EXTRACTED MATERIAL: Begin

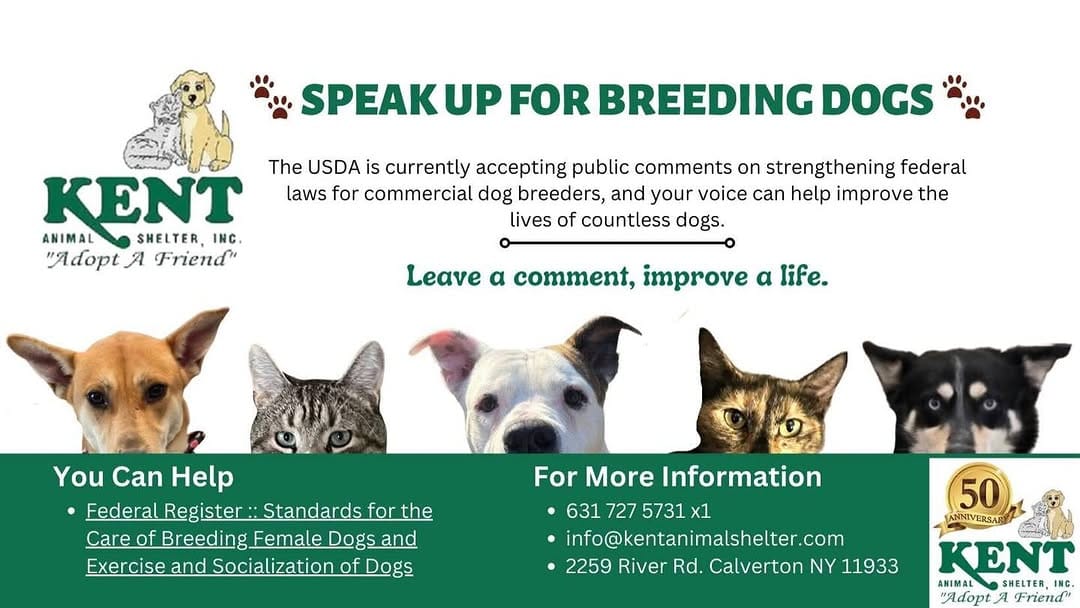 KENT
ANIMAL SHELTER, INC.
"Adopt A Friend"

SPEAK UP FOR BREEDING DOGS

The USDA is currently accepting public comments on strengthening federal laws for commercial dog breeders, and your voice can help improve the lives of countless dogs.

Leave a comment, improve a life.

You Can Help

• Federal Register :: Standards for the Care of Breeding Female Dogs and Exercise and Socialization of Dogs

For More Information

• 631 727 5731 x1
• info@kentanimalshelter.com
• 2259 River Rd. Calverton NY 11933

50 ANNIVERSARY

KENT
ANIMAL SHELTER, INC.
"Adopt A Friend"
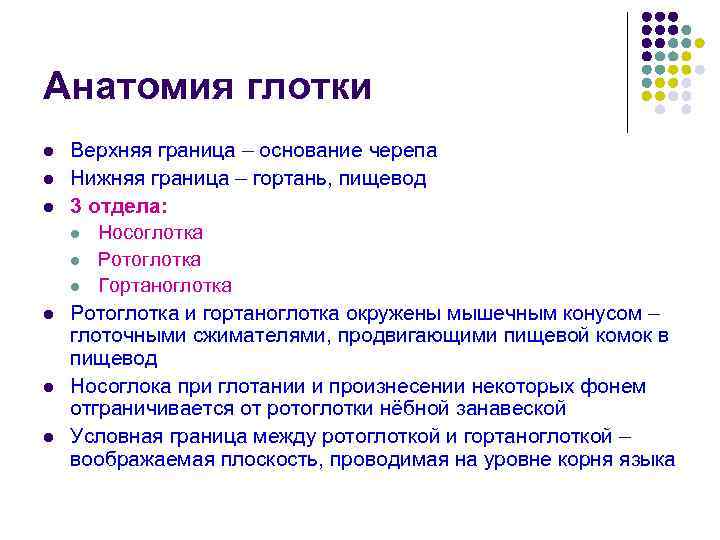 Анатомия глотки

- Верхняя граница – основание черепа
- Нижняя граница – гортань, пищевод
- 3 отдела:
  - Носоглотка
  - Ротоглотка
  - Гортаноглотка
- Ротоглотка и гортаноглотка окружены мышечным конусом – глоточными сжимателями, продвигающими пищевой комок в пищевод
- Носоглока при глотании и произнесении некоторых фонем отграничивается от ротоглотки нёбной занавеской
- Условная граница между ротоглоткой и гортаноглоткой – воображаемая плоскость, проводимая на уровне корня языка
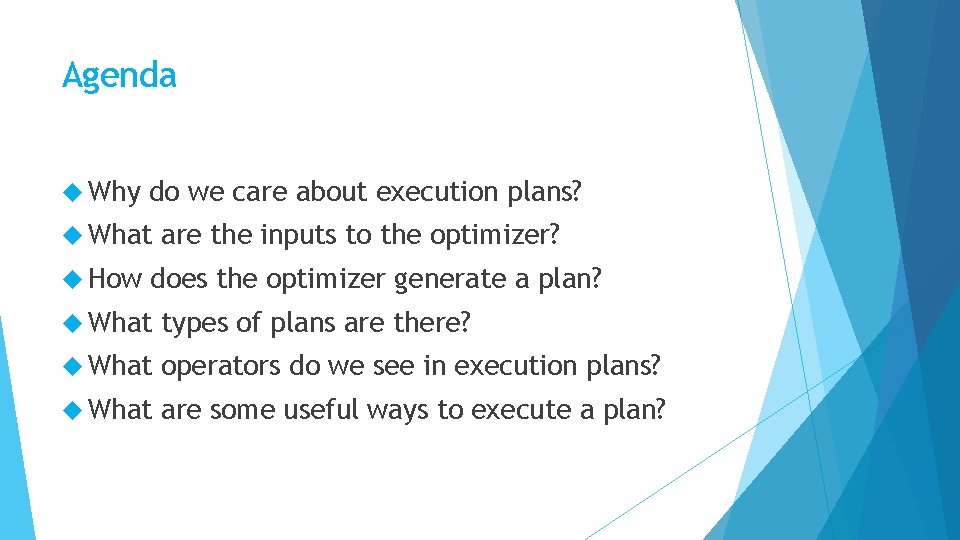 Agenda

Why do we care about execution plans?
What are the inputs to the optimizer?
How does the optimizer generate a plan?
What types of plans are there?
What operators do we see in execution plans?
What are some useful ways to execute a plan?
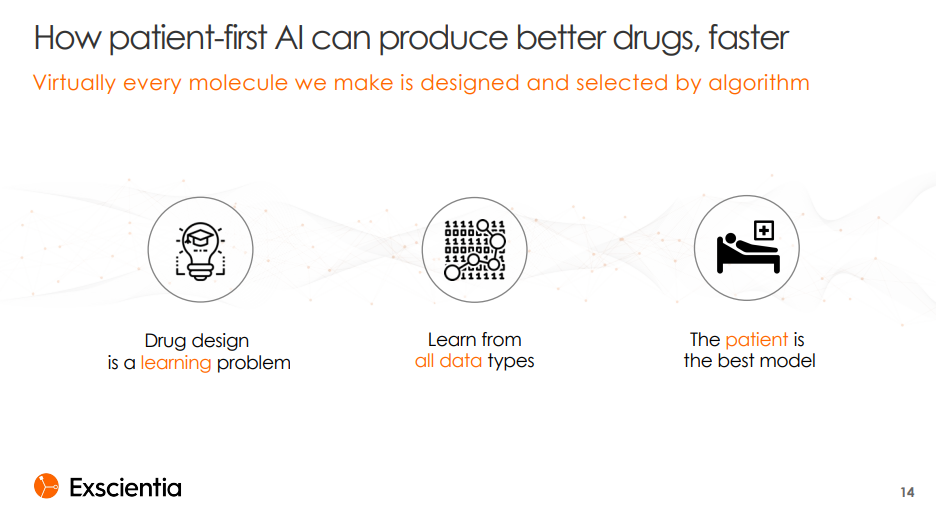 How patient-first AI can produce better drugs, faster

Virtually every molecule we make is designed and selected by algorithm

Drug design is a learning problem

Learn from all data types

The patient is the best model

Exscientia

14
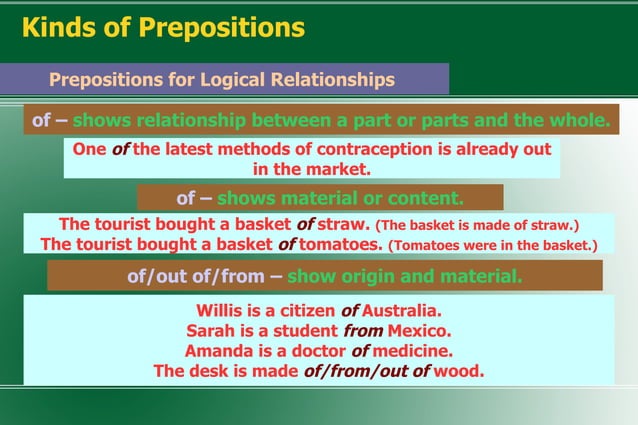 Kinds of Prepositions

Prepositions for Logical Relationships

of – shows relationship between a part or parts and the whole.

One of the latest methods of contraception is already out in the market.

of – shows material or content.

The tourist bought a basket of straw. (The basket is made of straw.)
The tourist bought a basket of tomatoes. (Tomatoes were in the basket.)

of/out of/from – show origin and material.

Willis is a citizen of Australia.
Sarah is a student from Mexico.
Amanda is a doctor of medicine.
The desk is made of/from/out of wood.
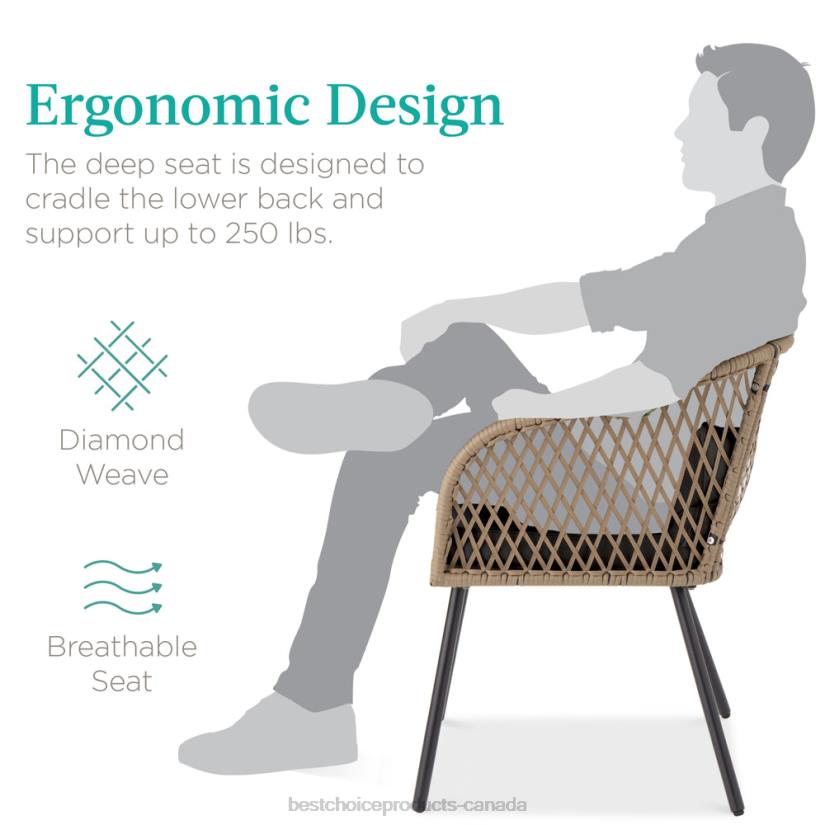 Ergonomic Design

The deep seat is designed to cradle the lower back and support up to 250 lbs.

Diamond Weave

Breathable Seat

bestchoiceproducts-canada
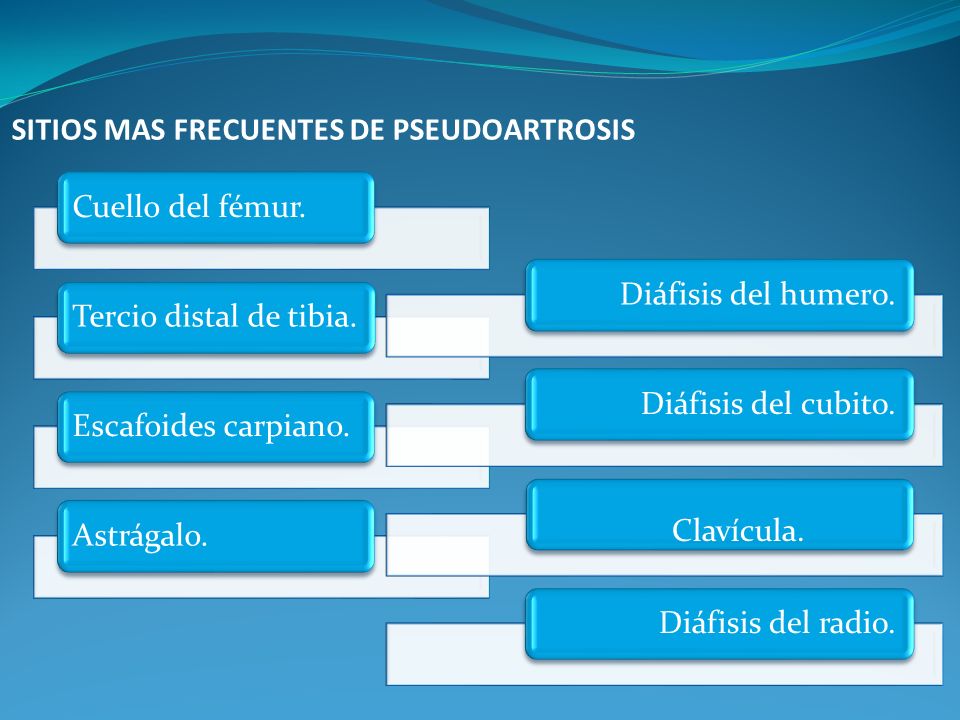 SITIOS MAS FRECUENTES DE PSEUDOARTROSIS

Cuello del fémur.

Tercio distal de tibia.

Escafoides carpiano.

Astrágalo.

Diáfisis del humero.

Diáfisis del cubito.

Clavícula.

Diáfisis del radio.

EXTRACTED MATERIAL: End

**EXERCISE DESCRIPTION:**
Pictures excluded, print only the lines from the one with "- Носоглотка" through the end of the entries above, exactly as written.

**YOUR RESPONSE:**
  - Носоглотка
  - Ротоглотка
  - Гортаноглотка
- Ротоглотка и гортаноглотка окружены мышечным конусом – глоточными сжимателями, продвигающими пищевой комок в пищевод
- Носоглока при глотании и произнесении некоторых фонем отграничивается от ротоглотки нёбной занавеской
- Условная граница между ротоглоткой и гортаноглоткой – воображаемая плоскость, проводимая на уровне корня языка
 Agenda

Why do we care about execution plans?
What are the inputs to the optimizer?
How does the optimizer generate a plan?
What types of plans are there?
What operators do we see in execution plans?
What are some useful ways to execute a plan?
 How patient-first AI can produce better drugs, faster

Virtually every molecule we make is designed and selected by algorithm

Drug design is a learning problem

Learn from all data types

The patient is the best model

Exscientia

14
 Kinds of Prepositions

Prepositions for Logical Relationships

of – shows relationship between a part or parts and the whole.

One of the latest methods of contraception is already out in the market.

of – shows material or content.

The tourist bought a basket of straw. (The basket is made of straw.)
The tourist bought a basket of tomatoes. (Tomatoes were in the basket.)

of/out of/from – show origin and material.

Willis is a citizen of Australia.
Sarah is a student from Mexico.
Amanda is a doctor of medicine.
The desk is made of/from/out of wood.
 Ergonomic Design

The deep seat is designed to cradle the lower back and support up to 250 lbs.

Diamond Weave

Breathable Seat

bestchoiceproducts-canada
 SITIOS MAS FRECUENTES DE PSEUDOARTROSIS

Cuello del fémur.

Tercio distal de tibia.

Escafoides carpiano.

Astrágalo.

Diáfisis del humero.

Diáfisis del cubito.

Clavícula.

Diáfisis del radio.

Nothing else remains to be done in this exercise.